Thursday, January 12, 2012

Things I want to try on a traffic stop...

But can't because I'll get yelled at by my supervisor:

1. Act like your blind. Pull someone over and walk up to the car with dark sunglasses and a walking stick (or Seeing Eye dog).  Just stare past them and ask for their license and stuff, then start grabbing in in the air in front of them till they give you the docs in hand. Then write a citation and just throw everything back at them, again while staring past them, then walk back the car and drive off.

2. Just scream at them. Have a partner calmly translate.

Me:  AAAAAAAAAAAAAAHHHH!!! AAAAAAAAHHHHHH!!!!

Partner (very calmly): Sorry ma'am, what my partner is trying to say is 'Good day, can I see your license and registration, please'.

Me: AAAAHHH! AAAAAAAHHH! AAAAAAHHHH!!! AAAHHH!!!

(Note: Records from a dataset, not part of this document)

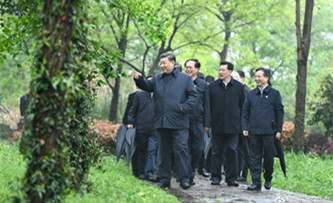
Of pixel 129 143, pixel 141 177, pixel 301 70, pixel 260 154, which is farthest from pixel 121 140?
pixel 301 70

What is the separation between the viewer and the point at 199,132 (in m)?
9.43

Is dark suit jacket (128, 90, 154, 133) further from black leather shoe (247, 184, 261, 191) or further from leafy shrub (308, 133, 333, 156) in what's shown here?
leafy shrub (308, 133, 333, 156)

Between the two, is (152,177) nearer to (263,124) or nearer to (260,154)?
(260,154)

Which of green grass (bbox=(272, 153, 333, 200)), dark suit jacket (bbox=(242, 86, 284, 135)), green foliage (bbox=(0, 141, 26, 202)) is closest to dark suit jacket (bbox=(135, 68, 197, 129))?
dark suit jacket (bbox=(242, 86, 284, 135))

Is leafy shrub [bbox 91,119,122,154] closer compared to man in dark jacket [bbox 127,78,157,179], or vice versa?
man in dark jacket [bbox 127,78,157,179]

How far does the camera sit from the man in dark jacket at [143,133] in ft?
31.9

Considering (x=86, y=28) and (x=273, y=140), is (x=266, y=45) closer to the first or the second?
(x=273, y=140)

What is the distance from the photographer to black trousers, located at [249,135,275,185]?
28.1 feet

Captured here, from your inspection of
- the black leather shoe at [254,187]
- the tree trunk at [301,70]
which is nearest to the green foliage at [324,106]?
the tree trunk at [301,70]

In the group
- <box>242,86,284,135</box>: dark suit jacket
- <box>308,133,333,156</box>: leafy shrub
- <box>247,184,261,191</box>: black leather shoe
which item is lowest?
<box>247,184,261,191</box>: black leather shoe

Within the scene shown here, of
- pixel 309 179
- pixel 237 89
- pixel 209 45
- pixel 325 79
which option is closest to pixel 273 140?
pixel 237 89

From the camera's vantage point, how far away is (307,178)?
34.0ft

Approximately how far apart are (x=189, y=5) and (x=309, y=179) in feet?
37.4

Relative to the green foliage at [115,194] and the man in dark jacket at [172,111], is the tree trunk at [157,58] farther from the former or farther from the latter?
the green foliage at [115,194]
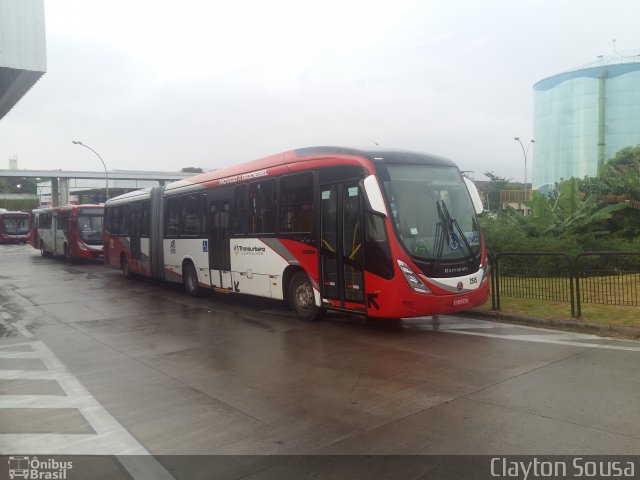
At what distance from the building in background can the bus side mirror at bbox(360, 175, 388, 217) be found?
73.5 m

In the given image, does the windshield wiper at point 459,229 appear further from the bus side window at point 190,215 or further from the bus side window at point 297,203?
the bus side window at point 190,215

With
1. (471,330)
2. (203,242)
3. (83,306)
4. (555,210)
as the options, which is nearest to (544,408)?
(471,330)

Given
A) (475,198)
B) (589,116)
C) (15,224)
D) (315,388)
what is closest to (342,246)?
(475,198)

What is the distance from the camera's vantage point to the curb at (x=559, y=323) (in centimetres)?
890

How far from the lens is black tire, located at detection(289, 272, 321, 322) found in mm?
10805

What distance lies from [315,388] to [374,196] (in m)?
3.63

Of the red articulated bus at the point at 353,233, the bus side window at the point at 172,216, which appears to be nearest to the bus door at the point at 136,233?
the bus side window at the point at 172,216

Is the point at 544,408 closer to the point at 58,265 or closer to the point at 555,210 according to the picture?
the point at 555,210

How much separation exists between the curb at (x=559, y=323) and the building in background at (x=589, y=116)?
70874mm

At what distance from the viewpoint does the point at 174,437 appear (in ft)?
17.0

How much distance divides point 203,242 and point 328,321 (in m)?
5.28

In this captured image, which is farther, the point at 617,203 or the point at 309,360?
the point at 617,203

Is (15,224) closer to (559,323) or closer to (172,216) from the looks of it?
(172,216)

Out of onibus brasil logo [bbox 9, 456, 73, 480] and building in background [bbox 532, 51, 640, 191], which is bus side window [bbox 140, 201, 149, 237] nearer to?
onibus brasil logo [bbox 9, 456, 73, 480]
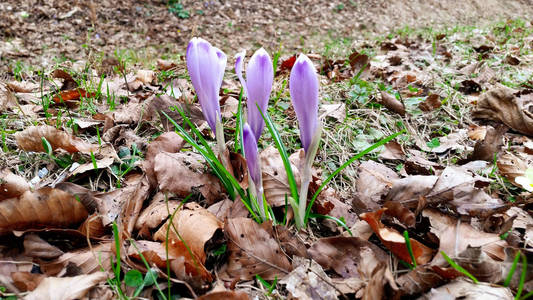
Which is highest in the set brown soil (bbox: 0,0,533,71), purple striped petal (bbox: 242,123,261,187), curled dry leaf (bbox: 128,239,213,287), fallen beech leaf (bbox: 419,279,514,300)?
purple striped petal (bbox: 242,123,261,187)

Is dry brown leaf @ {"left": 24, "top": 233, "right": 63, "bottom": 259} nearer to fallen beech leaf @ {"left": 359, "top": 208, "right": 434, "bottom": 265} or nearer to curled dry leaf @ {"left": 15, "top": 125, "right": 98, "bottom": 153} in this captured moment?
curled dry leaf @ {"left": 15, "top": 125, "right": 98, "bottom": 153}

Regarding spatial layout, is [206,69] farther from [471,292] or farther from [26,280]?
[471,292]

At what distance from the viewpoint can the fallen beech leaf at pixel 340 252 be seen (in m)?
1.13

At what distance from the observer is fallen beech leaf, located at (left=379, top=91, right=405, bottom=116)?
2.26m

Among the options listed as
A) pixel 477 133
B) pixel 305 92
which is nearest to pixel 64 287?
pixel 305 92

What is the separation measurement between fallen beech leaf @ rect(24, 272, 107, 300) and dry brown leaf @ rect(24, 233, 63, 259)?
184 mm

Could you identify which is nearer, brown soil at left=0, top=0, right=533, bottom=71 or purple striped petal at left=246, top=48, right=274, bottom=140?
purple striped petal at left=246, top=48, right=274, bottom=140

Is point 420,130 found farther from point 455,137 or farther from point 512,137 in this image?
point 512,137

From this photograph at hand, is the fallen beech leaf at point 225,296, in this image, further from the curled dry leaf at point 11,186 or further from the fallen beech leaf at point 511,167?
the fallen beech leaf at point 511,167

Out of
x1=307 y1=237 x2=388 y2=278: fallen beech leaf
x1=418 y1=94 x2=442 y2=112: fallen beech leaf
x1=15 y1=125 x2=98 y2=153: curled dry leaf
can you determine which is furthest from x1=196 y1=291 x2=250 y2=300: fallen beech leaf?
x1=418 y1=94 x2=442 y2=112: fallen beech leaf

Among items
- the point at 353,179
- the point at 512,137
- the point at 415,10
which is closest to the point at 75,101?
the point at 353,179

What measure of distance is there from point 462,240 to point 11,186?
5.18ft

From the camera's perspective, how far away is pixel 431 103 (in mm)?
2373

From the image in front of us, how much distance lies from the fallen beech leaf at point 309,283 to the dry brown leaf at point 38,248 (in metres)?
0.73
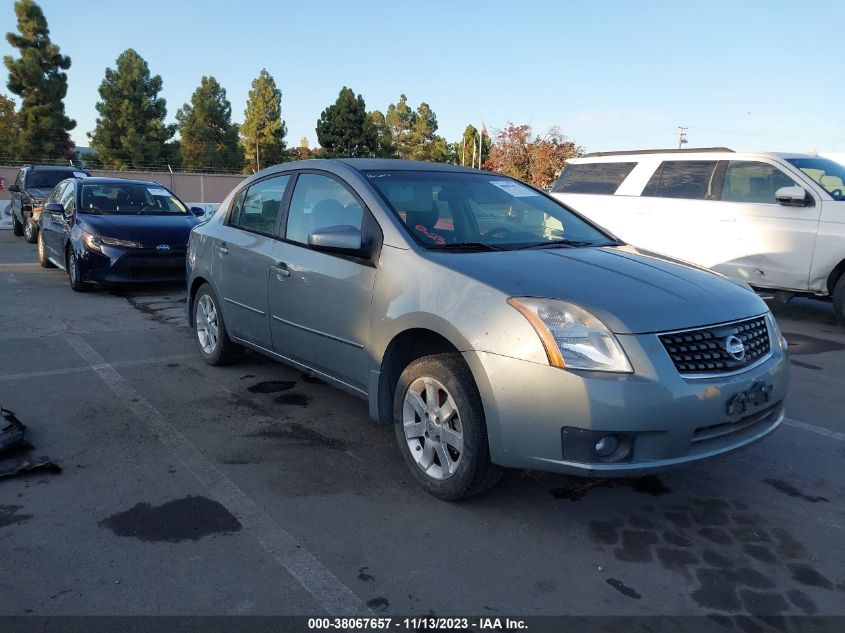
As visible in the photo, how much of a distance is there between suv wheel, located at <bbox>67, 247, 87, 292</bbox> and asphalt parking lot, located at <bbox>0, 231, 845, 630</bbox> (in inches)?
177

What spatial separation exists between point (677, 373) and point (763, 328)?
2.80 ft

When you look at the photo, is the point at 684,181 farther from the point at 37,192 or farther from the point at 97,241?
the point at 37,192

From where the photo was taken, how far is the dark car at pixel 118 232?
8.88 m

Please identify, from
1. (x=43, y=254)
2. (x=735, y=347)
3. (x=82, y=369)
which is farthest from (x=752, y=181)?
(x=43, y=254)

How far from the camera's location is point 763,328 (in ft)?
11.2

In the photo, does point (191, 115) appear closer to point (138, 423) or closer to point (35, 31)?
point (35, 31)

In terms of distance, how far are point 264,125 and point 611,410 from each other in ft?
155

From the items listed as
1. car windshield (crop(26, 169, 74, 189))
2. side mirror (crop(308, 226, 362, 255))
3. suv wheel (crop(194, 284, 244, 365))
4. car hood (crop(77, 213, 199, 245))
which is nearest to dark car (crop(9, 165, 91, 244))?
car windshield (crop(26, 169, 74, 189))

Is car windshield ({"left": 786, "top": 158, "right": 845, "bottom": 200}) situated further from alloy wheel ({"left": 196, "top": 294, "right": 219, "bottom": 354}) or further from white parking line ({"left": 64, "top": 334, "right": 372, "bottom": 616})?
white parking line ({"left": 64, "top": 334, "right": 372, "bottom": 616})

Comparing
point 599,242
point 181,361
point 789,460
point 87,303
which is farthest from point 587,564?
point 87,303

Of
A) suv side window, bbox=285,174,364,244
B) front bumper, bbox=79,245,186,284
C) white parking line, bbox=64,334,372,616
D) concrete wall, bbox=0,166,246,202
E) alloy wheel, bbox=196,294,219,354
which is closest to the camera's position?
white parking line, bbox=64,334,372,616

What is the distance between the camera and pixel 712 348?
9.96 feet

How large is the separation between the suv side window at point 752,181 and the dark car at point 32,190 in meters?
13.5

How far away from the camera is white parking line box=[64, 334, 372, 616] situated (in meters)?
2.60
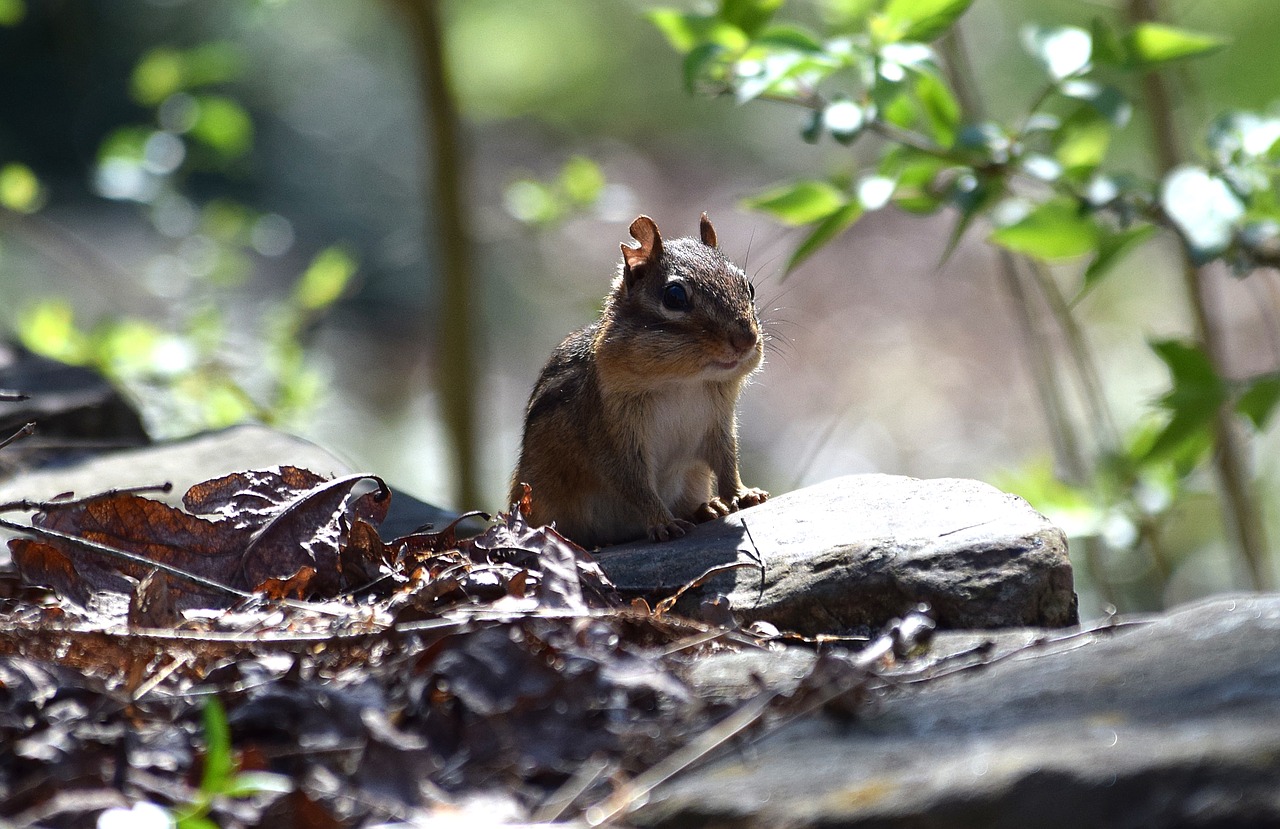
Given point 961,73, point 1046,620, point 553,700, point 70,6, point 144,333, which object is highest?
point 70,6

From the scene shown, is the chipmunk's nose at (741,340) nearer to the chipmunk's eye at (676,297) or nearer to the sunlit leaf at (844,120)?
the chipmunk's eye at (676,297)

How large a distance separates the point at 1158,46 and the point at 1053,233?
576 millimetres

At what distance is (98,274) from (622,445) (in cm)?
548

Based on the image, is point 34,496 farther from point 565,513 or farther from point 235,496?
point 565,513

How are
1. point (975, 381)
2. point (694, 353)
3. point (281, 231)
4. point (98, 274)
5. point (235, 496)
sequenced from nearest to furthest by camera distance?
point (235, 496)
point (694, 353)
point (281, 231)
point (98, 274)
point (975, 381)

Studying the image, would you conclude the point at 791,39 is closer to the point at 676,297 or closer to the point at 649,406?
the point at 676,297

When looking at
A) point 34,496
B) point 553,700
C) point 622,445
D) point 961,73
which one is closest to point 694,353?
point 622,445

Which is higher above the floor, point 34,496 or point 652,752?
point 34,496

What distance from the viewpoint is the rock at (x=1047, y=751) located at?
5.75 feet

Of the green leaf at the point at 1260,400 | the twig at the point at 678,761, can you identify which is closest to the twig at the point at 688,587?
the twig at the point at 678,761

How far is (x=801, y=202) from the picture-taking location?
147 inches

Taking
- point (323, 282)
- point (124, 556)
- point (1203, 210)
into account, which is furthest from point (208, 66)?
point (1203, 210)

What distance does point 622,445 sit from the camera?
157 inches

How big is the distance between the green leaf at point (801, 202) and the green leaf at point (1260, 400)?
3.98 ft
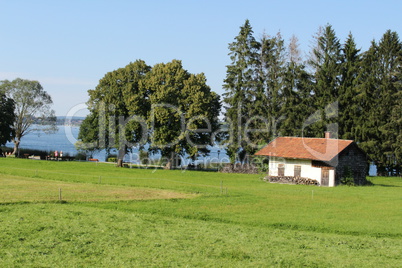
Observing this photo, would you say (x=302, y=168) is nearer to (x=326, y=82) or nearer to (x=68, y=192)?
(x=326, y=82)

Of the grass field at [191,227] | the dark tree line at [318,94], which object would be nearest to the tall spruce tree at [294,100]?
the dark tree line at [318,94]

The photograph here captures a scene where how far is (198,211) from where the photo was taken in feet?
96.2

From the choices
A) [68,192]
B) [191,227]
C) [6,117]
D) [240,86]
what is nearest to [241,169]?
[240,86]

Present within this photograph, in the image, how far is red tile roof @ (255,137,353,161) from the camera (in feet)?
169

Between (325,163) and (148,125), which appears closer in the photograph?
(325,163)

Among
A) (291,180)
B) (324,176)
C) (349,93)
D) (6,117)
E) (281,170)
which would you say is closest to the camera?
(324,176)

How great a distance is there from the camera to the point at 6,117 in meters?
72.1

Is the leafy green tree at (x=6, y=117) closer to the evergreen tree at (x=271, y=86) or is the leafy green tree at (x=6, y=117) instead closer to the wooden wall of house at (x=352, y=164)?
the evergreen tree at (x=271, y=86)

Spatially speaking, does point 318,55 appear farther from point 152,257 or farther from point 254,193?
point 152,257

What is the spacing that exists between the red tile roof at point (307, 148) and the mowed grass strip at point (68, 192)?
19.5 m

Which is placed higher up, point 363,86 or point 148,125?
point 363,86

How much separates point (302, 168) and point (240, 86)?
18959mm

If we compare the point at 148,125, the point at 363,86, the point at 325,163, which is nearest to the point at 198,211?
the point at 325,163

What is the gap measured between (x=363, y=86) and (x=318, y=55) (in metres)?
8.66
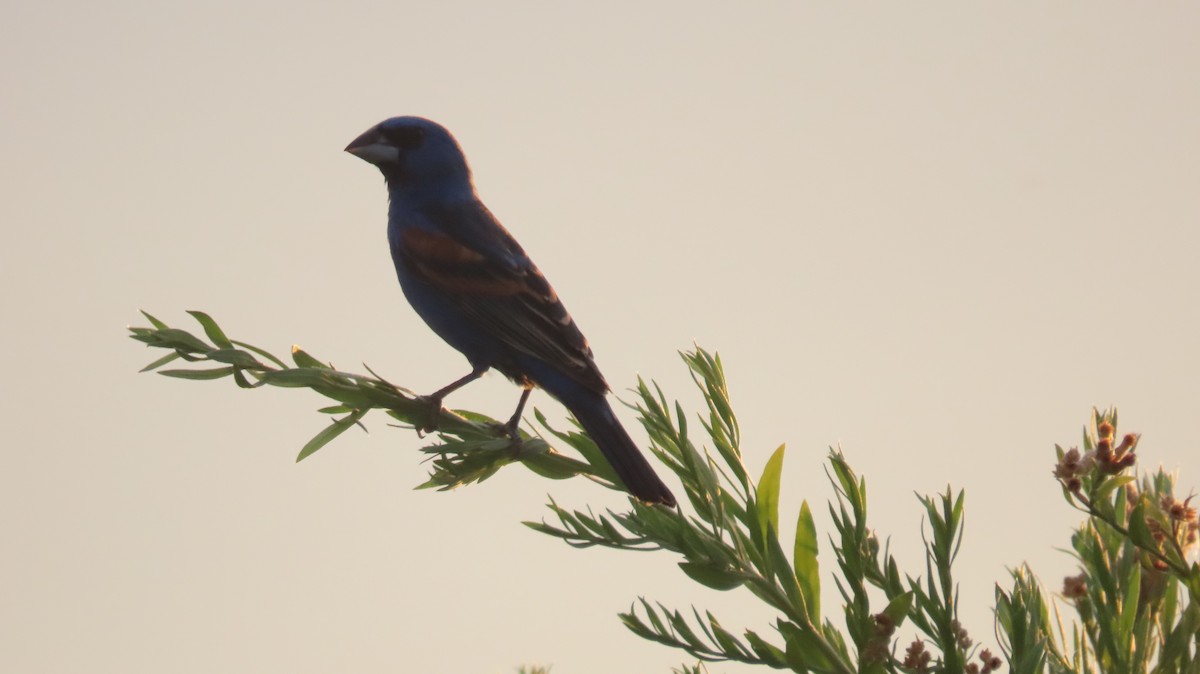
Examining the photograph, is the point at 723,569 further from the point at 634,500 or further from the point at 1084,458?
the point at 1084,458

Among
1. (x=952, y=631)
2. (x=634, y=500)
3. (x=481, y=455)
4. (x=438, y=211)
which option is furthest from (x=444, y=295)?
(x=952, y=631)

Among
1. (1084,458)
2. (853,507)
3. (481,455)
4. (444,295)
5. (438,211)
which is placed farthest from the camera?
(438,211)

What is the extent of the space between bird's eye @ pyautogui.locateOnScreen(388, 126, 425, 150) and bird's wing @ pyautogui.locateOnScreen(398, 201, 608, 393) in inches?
24.0

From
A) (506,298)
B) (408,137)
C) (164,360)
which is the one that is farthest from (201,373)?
(408,137)

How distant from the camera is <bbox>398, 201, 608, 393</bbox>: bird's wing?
4578 millimetres

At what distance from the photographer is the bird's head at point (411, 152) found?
20.5ft

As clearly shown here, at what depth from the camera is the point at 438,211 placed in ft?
19.4

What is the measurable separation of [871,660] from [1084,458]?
1.25ft

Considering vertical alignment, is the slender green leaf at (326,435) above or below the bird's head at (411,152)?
below

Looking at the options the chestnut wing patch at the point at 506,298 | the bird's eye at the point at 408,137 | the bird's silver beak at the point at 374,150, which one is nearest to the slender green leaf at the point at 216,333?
the chestnut wing patch at the point at 506,298

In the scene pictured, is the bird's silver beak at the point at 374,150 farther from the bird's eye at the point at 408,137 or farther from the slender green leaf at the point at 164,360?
the slender green leaf at the point at 164,360

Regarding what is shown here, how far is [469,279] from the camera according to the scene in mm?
5141

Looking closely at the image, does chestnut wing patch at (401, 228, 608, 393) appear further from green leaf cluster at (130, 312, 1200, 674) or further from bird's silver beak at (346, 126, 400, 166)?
green leaf cluster at (130, 312, 1200, 674)

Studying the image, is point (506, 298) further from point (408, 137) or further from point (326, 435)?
point (326, 435)
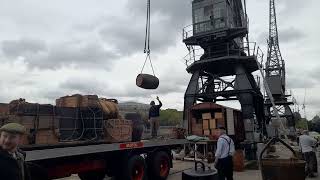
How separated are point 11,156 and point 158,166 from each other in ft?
27.9

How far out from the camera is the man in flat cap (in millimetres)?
3137

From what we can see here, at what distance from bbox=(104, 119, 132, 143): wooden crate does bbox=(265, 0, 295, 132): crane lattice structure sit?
36.3m

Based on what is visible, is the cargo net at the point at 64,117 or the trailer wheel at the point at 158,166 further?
the trailer wheel at the point at 158,166

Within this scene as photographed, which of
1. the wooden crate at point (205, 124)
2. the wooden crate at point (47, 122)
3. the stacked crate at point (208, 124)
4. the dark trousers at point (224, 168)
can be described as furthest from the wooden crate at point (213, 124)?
the wooden crate at point (47, 122)

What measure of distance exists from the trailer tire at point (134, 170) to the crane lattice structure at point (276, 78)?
1394 inches

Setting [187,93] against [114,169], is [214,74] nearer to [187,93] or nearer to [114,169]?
[187,93]

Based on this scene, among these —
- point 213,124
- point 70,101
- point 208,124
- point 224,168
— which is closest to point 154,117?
point 224,168

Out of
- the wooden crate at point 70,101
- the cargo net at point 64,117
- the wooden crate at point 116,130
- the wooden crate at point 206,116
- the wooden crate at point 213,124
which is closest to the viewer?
the cargo net at point 64,117

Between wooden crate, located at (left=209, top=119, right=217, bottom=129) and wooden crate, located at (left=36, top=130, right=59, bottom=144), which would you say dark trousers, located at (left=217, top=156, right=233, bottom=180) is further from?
wooden crate, located at (left=209, top=119, right=217, bottom=129)

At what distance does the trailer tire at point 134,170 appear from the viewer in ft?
32.1

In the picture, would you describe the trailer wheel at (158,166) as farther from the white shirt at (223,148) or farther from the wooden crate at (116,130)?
the white shirt at (223,148)

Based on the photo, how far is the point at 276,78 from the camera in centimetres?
5531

Partner (continuing calmly): He says, 'Ma'am do you know why I pulled you over'?

And this goes on throughout the whole stop.

3. Bring an Elmo puppet. Conduct the entire stop with Elmo. When driver tries to talk to you tell them to talk to the other officer and point to Elmo.

4. If it is a sedan, tell them to keep the drivers window rolled up and ask them to roll down the back passenger window. Conduct the stop from there making them hand all documents through the rear window. If they have a sunroof, use that instead.

5. Tell them for their safety they can't look at you at any time, and must look forward at all times. Make sure they look forward the whole time even when they are looking for their documentation.

6. If it’s a night time stop bring a strobe light and have it flashing in the front passenger window.

7. Whisper the whole time. See how long it takes for the driver to start whispering too.

8. Tell them you just pulled them over for a tire pressure check. Use the tire pressure check thingy and check all the tires. Just give them a thumbs up after you're done then leave without saying anything else.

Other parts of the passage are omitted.